Bombocracker's twee puzzle platformer Shifter is a little bit Continuity, a little bit "tiny bearded trucker hat man adventures", and a lot bit cute. Your goal in each level is to get to the door, but the catch is that doing so literally requires shuffling the level around you. While [WASD] or the [arrow] keys are your standard move/climb controls, hitting the [spacebar] splits the level into several chunks which can then be swapped around with the movement keys, which moves the square our hero is currently residing in around, shuffling the others it passes through. Hit the [spacebar] again, and they'll all snapped together in whatever new configuration you like, though you'll want to make sure scenery and obstacles line up in such a way as to let our hero move around. Doing this will allow you to help our hero, who can't do anything so grand as jump, and has a fatal allergy to spikes, to bypass hazards and reach the exit... though of course sometimes you'll also need to figure out how to power the door with switches to keep it open.
While we might have seen something like Shifter before, Bombocracker's take adds a nice level of challenge with the introduction of the electric pathways that allow you to charge and open doors. It's not enough that you weighed down the button to turn them on... you have to make sure the track syncs up to actually deliver the juice where you need it, making careful planning and placement important. Especially since you have to rely on the displacement of the box your hero is in to move other boxes around. Unfortunately, there are also times when Shifter feels perplexingly buggy, with levels sometimes loading without the player character and forcing you to reload them or visit the main menu and navigate back, and the painfully slow walking pace can start to grate. Still, Shifter is cute and clever, incorporating new elements at a steady pace as you play, and a feature like a simple counter that kept track of how many swaps you made as well as a "perfect" number of them for each level might have added another layer of challenge.
I gave up on Level 9.
I needed to deactivate the spikes, but they wouldn't deactivate even when the red 'power line' was running underneath them.
I couldn't get myself or the box to the square right in the middle of the spike-infested platform to change anything.
Fun fact: you can drop/push the boxes over spikes either.
Wait, never mind.

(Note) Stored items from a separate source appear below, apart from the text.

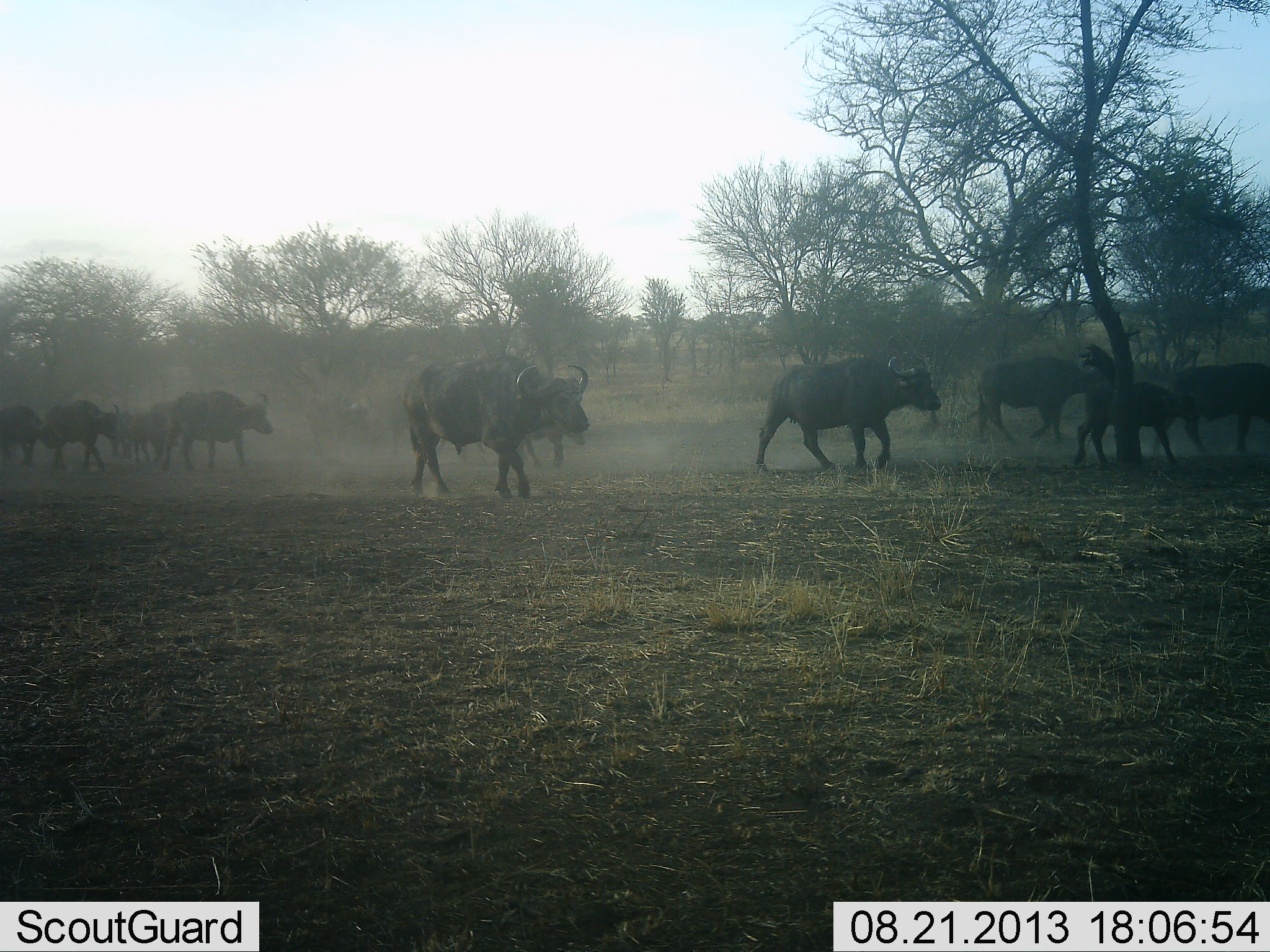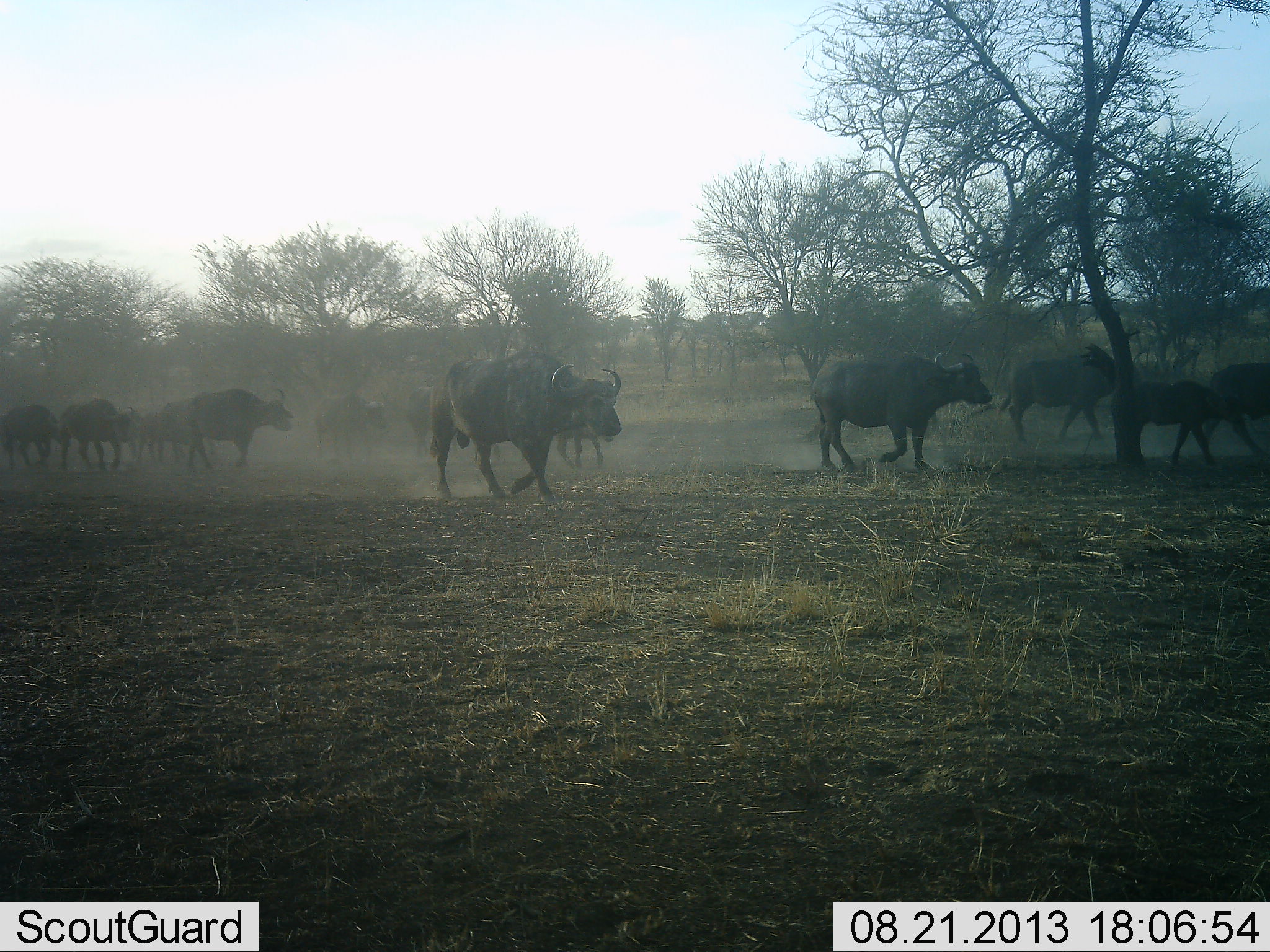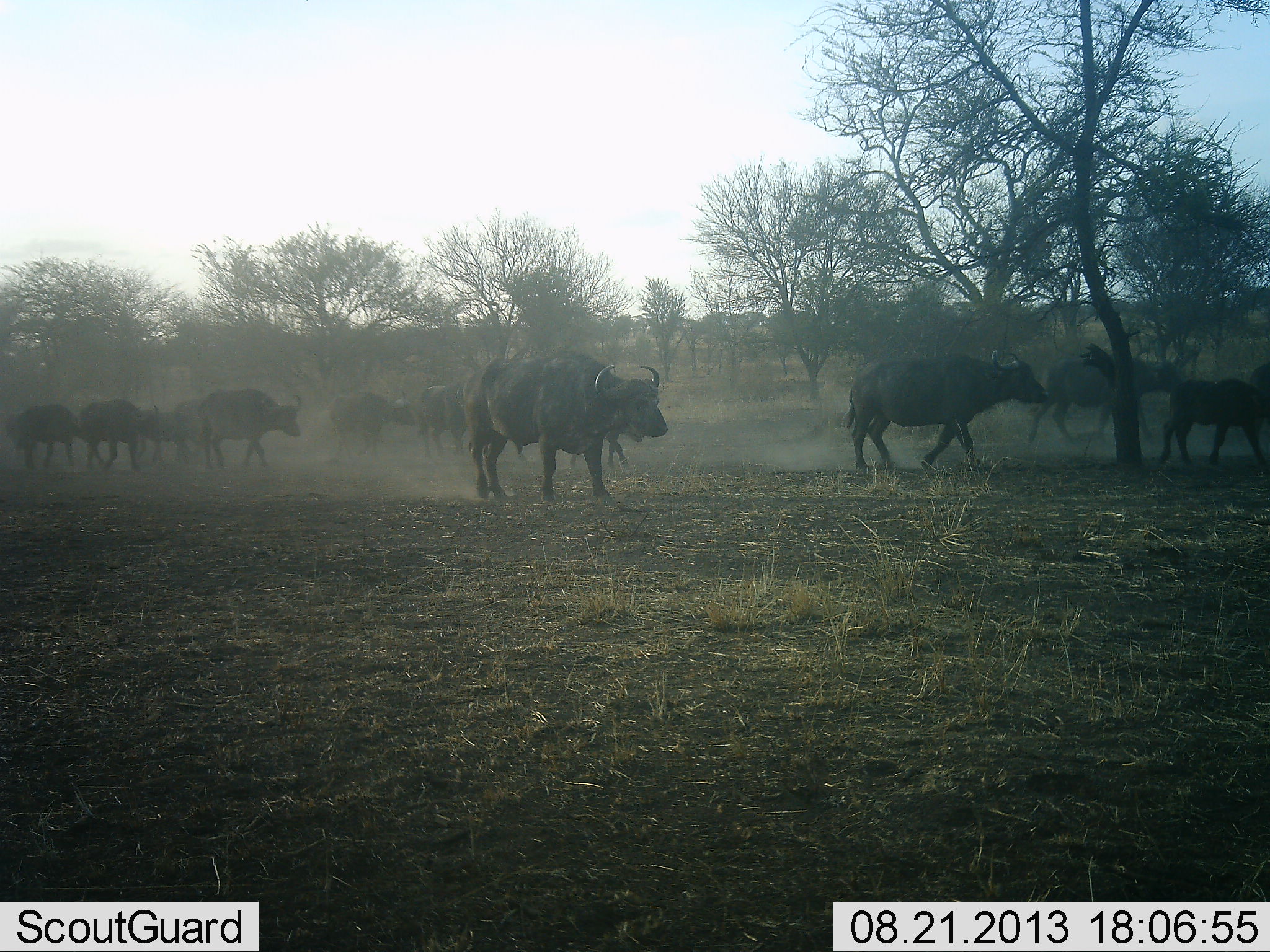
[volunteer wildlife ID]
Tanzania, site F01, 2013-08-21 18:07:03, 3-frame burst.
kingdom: Animalia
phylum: Chordata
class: Mammalia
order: Artiodactyla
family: Bovidae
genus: Syncerus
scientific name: Syncerus caffer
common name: cape buffalo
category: buffalo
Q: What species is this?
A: Buffalo (cape buffalo) (Syncerus caffer).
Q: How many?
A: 11-50.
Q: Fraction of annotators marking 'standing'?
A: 0%.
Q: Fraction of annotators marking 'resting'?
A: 0%.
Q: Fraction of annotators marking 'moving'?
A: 100%.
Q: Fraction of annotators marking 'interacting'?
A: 0%.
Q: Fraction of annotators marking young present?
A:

I figured it out.
There is one way you can make sure the box is exactly where it needs to be to drop onto the switch.
Hint: Use the square that would be blank when it's not set up right to have a red/pink bridge across the centre.
Still a little frustrating, this game. Maybe because I've played similar games that allow me to do things like jump, and I have still not lasted very long.
Soooo slooowwww... the inability to jump is really frustrating, too.
It was fun, good balance of difficulty. I never finished level 20 but that was more that I just got tired of it although the music got a little grating after awhile.
Not being able to jump definitely adds a level of difficulty. I was usually able to bash my way to a solution, though. I liked the graphics, I liked the rate at which the puzzles ramped up.